Cloud and the changing face of application development

BrandPost By In association with Salesforce
Dec 01, 2019
IT Leadership

For fast-paced, agile application development, all the momentum is behind cloud. IDG’s 2018 Cloud Computing Survey found that 83% of enterprises were moving to IaaS for application delivery and 73% to PaaS, while 77% already had at least one application or a portion of their enterprise computing infrastructure in the cloud. This year’s IDC Futurescape report predicts that 35% of all production apps will be cloud-native by 2022.

Together, the growth of PaaS, the development of open standards and the move to microservices are making it easier than ever to not just ‘lift and shift’ existing applications to the cloud but build new, innovative applications that are cloud-native.

Freeing up developers to focus on applications

This is good news for CIOs, developers and their businesses, because it’s accelerating the pace of app development, making it easier to iterate, scale up and scale out at speed. Partly, this comes down to the way that shifting to PaaS has reduced so many of the burdens of application development. The old methods of application development and deployment involved an incredible amount of friction, both in the process of building the underlying infrastructure, and in testing and rolling out software and updates.

With cloud, that infrastructure is already available with a minimal upfront cost, leaving developers free to focus on building applications. What’s more, the same benefits carry over once the application’s live; with no need to worry about the infrastructure, developers can focus on further iteration and improvement.

The result? Enterprises that move to cloud-based development are finding it much, much faster to develop, launch and iterate new applications. For instance, a study by IDC on building apps on the Salesforce platform found that application development life cycles took half as long in comparison to legacy or alternative platforms, and that organisations needed fewer days to release applications into production. Developers also found the speed of iteration increasing. This isn’t just good news for developers or even CIOs, but for the business as a whole when new apps and customer experiences can be so crucial to remaining competitive.

This isn’t just a question of infrastructure, however. Switching to a cloud-based development platform can further accelerate the pace of development when there are existing APIs, tools and application elements to work with. IDC estimates that, by 2022, 90% of all apps will feature microservices architectures that enhance the abilities to design, debug, update and leverage third-party code, meaning there’s no need to build everything from scratch.

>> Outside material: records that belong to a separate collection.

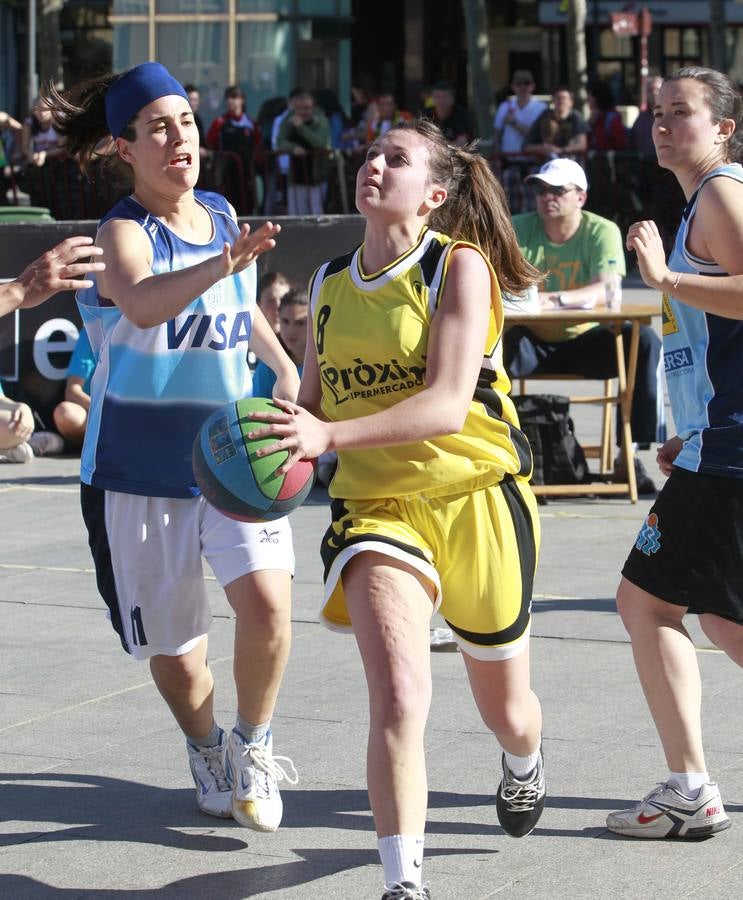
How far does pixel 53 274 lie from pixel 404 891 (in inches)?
73.6

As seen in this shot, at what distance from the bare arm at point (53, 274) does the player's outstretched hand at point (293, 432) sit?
2.80 ft

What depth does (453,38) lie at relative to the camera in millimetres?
45719

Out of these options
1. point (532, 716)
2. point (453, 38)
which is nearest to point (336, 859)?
point (532, 716)

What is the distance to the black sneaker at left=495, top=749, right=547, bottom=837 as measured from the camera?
4262mm

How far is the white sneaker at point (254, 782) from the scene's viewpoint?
443cm

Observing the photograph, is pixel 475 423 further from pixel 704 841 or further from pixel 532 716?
pixel 704 841

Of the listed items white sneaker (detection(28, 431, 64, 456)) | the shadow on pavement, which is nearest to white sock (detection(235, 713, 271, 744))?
the shadow on pavement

Embracing continuous delivery and DevOps

The speed of iteration means that faults can be rectified faster, while applications that don’t 100% fulfil their brief can be improved rapidly, bringing in feedback from end users within the business. Cloud-based development is ideal for the continuous integration, continuous delivery cycles of a DevOps methodology and enterprises can innovate faster and – where failure happens – fail faster. One underwhelming release is never a catastrophe when you can learn, build something better and then scale out. Plus, with cloud there’s no need to worry about failure at the operations level, where scalability, redundancy and disaster recovery are built into the platform.

Most of all, cloud platforms enable enterprises to take advantage of other key trends in app development. Here, low-code and no-code development tools are thriving, allowing non-developers to build apps that focus in on specific customer or business needs – needs that developers not involved in business day-to-day might not even be aware of. Workflows and data are already moving to the cloud, and – as the data gravity theory has it – where data goes, applications and development will follow.

For CIOs and developers, the argument is becoming less about why develop in the cloud than why not? Where lift and shift might still make sense for some legacy applications, going cloud native now makes too much sense for enterprises to ignore.